Problem to solve -
Across the listing below, how many lines include the word "system"? The answer is that number, with nothing added.

The data -
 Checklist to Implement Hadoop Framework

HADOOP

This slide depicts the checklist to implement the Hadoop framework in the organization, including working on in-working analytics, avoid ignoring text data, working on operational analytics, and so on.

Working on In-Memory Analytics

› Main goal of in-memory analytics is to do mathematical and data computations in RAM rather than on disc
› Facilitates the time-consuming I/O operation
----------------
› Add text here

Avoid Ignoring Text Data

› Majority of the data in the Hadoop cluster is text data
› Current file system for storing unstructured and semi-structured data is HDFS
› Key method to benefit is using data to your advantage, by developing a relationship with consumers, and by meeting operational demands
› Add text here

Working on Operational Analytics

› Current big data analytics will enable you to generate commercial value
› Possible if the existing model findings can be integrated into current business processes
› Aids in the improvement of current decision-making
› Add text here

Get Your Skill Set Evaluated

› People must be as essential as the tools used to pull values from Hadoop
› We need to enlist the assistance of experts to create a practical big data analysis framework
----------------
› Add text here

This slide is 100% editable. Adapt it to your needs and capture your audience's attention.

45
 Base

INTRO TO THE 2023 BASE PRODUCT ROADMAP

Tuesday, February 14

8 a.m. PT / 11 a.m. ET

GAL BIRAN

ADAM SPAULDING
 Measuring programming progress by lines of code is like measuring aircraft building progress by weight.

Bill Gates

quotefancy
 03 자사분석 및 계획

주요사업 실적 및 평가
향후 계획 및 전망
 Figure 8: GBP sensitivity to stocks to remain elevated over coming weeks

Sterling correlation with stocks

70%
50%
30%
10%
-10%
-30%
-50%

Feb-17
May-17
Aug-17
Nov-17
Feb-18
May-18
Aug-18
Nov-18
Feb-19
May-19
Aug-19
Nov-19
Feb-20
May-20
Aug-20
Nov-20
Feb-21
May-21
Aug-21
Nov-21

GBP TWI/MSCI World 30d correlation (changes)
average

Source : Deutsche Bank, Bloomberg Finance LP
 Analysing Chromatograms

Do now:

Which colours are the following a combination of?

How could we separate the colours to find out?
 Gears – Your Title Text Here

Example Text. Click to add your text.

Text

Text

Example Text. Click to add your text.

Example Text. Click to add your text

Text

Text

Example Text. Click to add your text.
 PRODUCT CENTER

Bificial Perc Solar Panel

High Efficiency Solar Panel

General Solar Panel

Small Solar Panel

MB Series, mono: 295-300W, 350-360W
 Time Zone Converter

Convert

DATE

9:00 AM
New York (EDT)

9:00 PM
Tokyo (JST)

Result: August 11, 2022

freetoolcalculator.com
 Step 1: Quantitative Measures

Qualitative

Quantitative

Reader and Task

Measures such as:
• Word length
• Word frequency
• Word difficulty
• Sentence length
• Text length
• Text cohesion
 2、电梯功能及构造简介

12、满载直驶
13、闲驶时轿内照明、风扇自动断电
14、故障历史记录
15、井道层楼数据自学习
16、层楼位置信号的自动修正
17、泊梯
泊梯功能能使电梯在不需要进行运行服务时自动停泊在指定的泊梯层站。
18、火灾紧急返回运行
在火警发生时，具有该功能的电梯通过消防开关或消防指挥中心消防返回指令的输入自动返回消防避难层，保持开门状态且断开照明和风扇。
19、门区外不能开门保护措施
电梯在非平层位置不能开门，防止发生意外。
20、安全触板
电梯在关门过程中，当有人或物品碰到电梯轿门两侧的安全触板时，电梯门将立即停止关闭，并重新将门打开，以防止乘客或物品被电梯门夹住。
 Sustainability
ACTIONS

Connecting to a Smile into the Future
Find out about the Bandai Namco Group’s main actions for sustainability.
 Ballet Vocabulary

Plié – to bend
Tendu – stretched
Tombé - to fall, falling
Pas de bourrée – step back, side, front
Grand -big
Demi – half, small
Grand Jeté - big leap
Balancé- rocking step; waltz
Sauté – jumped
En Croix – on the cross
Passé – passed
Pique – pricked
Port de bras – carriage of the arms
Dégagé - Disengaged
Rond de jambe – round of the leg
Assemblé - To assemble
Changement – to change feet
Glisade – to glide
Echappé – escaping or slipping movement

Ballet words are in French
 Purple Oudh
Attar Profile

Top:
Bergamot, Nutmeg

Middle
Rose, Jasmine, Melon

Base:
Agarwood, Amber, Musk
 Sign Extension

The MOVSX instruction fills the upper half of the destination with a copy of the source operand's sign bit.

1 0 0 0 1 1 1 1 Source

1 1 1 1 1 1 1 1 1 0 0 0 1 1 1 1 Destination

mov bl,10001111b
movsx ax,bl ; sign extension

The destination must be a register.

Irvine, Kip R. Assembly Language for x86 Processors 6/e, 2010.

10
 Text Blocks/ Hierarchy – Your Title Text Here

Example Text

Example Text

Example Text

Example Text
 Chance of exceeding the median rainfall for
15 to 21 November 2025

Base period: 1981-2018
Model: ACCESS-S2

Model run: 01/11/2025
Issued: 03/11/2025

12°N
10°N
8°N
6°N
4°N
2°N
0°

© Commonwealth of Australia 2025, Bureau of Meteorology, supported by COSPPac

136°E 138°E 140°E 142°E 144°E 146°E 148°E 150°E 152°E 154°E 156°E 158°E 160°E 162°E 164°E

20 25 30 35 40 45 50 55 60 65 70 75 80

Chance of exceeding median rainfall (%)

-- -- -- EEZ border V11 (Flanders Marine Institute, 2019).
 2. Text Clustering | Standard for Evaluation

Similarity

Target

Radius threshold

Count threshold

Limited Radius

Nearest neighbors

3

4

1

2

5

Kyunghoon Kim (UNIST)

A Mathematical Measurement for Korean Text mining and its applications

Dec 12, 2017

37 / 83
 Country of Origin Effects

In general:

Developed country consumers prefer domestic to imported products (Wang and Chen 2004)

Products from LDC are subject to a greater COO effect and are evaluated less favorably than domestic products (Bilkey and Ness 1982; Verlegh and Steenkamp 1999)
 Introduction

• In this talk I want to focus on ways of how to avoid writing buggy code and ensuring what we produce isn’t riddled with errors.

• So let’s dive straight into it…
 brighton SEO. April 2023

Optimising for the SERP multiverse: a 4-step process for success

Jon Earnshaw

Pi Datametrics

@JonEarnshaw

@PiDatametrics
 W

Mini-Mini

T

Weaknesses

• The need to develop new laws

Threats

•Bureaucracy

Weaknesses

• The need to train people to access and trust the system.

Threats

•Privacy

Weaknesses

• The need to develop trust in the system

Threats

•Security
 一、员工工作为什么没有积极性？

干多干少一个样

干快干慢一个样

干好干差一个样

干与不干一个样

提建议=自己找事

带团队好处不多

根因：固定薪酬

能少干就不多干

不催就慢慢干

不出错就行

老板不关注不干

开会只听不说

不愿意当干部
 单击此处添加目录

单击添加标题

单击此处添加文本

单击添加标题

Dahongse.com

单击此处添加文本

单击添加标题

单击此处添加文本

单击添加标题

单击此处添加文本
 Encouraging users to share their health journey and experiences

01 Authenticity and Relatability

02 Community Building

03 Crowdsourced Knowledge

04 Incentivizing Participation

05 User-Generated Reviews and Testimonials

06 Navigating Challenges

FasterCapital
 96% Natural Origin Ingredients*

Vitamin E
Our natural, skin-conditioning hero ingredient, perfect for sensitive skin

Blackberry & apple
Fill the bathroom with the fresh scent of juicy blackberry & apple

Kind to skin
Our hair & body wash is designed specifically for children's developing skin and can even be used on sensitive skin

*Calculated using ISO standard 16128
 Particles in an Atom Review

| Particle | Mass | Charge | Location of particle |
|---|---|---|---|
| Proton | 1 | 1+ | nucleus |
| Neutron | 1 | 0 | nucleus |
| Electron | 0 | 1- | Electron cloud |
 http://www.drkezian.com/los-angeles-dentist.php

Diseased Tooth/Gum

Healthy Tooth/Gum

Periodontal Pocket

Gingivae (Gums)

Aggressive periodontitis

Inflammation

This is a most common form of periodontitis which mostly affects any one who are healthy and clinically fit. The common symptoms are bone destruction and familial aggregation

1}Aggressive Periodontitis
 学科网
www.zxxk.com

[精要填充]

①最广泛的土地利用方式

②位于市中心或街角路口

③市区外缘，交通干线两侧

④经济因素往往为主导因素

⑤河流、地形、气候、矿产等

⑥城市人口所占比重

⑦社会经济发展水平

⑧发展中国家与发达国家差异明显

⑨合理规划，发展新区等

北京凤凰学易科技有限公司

Task answer -
3